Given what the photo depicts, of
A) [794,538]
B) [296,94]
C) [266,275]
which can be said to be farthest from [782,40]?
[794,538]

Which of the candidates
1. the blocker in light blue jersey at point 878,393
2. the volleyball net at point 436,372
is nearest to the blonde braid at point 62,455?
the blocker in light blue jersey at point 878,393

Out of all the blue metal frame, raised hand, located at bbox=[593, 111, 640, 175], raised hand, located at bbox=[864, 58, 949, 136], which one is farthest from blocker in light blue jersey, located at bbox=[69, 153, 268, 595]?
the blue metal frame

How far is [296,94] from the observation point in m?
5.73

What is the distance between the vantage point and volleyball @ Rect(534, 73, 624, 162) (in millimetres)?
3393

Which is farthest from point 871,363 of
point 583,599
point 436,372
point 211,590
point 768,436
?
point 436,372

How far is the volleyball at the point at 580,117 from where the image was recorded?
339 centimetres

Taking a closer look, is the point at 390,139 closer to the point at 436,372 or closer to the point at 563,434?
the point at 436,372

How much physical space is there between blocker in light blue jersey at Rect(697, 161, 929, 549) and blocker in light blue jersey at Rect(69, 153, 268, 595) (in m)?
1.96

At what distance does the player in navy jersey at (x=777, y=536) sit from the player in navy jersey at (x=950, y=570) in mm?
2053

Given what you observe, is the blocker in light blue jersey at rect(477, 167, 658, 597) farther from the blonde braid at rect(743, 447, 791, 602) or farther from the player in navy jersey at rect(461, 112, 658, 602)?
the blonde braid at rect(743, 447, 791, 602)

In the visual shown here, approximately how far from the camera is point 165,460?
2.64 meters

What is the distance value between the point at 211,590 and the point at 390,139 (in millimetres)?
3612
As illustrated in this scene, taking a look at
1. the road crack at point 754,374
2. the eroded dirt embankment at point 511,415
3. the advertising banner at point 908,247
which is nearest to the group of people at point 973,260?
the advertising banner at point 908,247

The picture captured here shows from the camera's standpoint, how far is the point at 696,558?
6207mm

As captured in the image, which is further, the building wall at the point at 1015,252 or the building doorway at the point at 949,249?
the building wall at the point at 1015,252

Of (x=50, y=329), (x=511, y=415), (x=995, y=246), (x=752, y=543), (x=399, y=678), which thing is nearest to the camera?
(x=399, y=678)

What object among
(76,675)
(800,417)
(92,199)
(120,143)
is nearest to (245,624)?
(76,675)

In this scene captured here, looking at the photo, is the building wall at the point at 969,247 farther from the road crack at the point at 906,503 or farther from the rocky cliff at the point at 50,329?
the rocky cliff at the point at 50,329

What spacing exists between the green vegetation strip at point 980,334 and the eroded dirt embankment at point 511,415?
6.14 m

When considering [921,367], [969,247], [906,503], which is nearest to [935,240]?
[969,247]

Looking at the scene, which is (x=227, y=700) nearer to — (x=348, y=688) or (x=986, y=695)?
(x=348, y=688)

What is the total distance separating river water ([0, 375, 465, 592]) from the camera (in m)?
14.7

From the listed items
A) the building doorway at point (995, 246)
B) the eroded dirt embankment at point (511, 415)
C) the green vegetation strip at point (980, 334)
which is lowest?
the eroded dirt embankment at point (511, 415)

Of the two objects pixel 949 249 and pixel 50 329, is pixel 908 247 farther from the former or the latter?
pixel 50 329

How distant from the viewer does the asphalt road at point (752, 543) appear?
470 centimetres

□ □ □

Reproduce all of the data above word for word, with every line unchanged.

# Answer for the task
Given what the photo depicts, of
A) [794,538]
B) [296,94]
C) [266,275]
which can be said to be farthest from [782,40]?
[794,538]

Which of the candidates
1. the blocker in light blue jersey at point 878,393
2. the volleyball net at point 436,372
is nearest to the blonde braid at point 62,455?
the blocker in light blue jersey at point 878,393

Out of all the blue metal frame, raised hand, located at bbox=[593, 111, 640, 175], raised hand, located at bbox=[864, 58, 949, 136], which one is farthest from blocker in light blue jersey, located at bbox=[69, 153, 268, 595]?
the blue metal frame

How far is [296,94] from the observation point in m?
5.73

What is the distance between the vantage point and volleyball @ Rect(534, 73, 624, 162) (in millimetres)?
3393

Which is farthest from point 871,363 of
point 583,599
point 436,372
point 211,590
point 768,436
?
point 436,372

How far is the volleyball at the point at 580,117 from where the image was recorded?
339 centimetres

Taking a closer look, is the point at 390,139 closer to the point at 436,372 or closer to the point at 563,434?
the point at 436,372

How much physical space is there between blocker in light blue jersey at Rect(697, 161, 929, 549) and blocker in light blue jersey at Rect(69, 153, 268, 595) (in m)?
1.96

At what distance does the player in navy jersey at (x=777, y=536) sit from the player in navy jersey at (x=950, y=570) in mm?
2053

Given what you observe, is the blocker in light blue jersey at rect(477, 167, 658, 597) farther from the blonde braid at rect(743, 447, 791, 602) or farther from the player in navy jersey at rect(461, 112, 658, 602)?
the blonde braid at rect(743, 447, 791, 602)

In the visual shown here, approximately how far from the camera is point 165,460?
2.64 meters

What is the distance value between the point at 211,590 and the point at 390,139 (in millimetres)?
3612
As illustrated in this scene, taking a look at
1. the road crack at point 754,374
2. the eroded dirt embankment at point 511,415
3. the advertising banner at point 908,247
which is nearest to the group of people at point 973,260?
the advertising banner at point 908,247

The picture captured here shows from the camera's standpoint, how far is the point at 696,558?
6207mm

As captured in the image, which is further, the building wall at the point at 1015,252 or the building doorway at the point at 949,249?
the building wall at the point at 1015,252

Of (x=50, y=329), (x=511, y=415), (x=995, y=246), (x=752, y=543), (x=399, y=678), which thing is nearest to the camera?
(x=399, y=678)

What object among
(76,675)
(800,417)
(92,199)
(120,143)
is nearest to (245,624)?
(76,675)

In this scene captured here, looking at the photo, is the building wall at the point at 969,247 farther from the road crack at the point at 906,503 or farther from the rocky cliff at the point at 50,329?
the rocky cliff at the point at 50,329

What spacing exists between the green vegetation strip at point 980,334 and the eroded dirt embankment at point 511,415?
6.14 m

When considering [921,367], [969,247], [906,503], which is nearest to [935,240]?
[969,247]

Looking at the scene, which is (x=227, y=700) nearer to — (x=348, y=688) or (x=986, y=695)?
(x=348, y=688)

What is the total distance separating river water ([0, 375, 465, 592]) from the camera (in m)?
14.7

From the listed items
A) the building doorway at point (995, 246)
B) the eroded dirt embankment at point (511, 415)
C) the green vegetation strip at point (980, 334)
which is lowest?
the eroded dirt embankment at point (511, 415)

Of the two objects pixel 949 249 and pixel 50 329, is pixel 908 247 farther from the former or the latter?
pixel 50 329

How distant from the viewer does the asphalt road at point (752, 543) appear?
470 centimetres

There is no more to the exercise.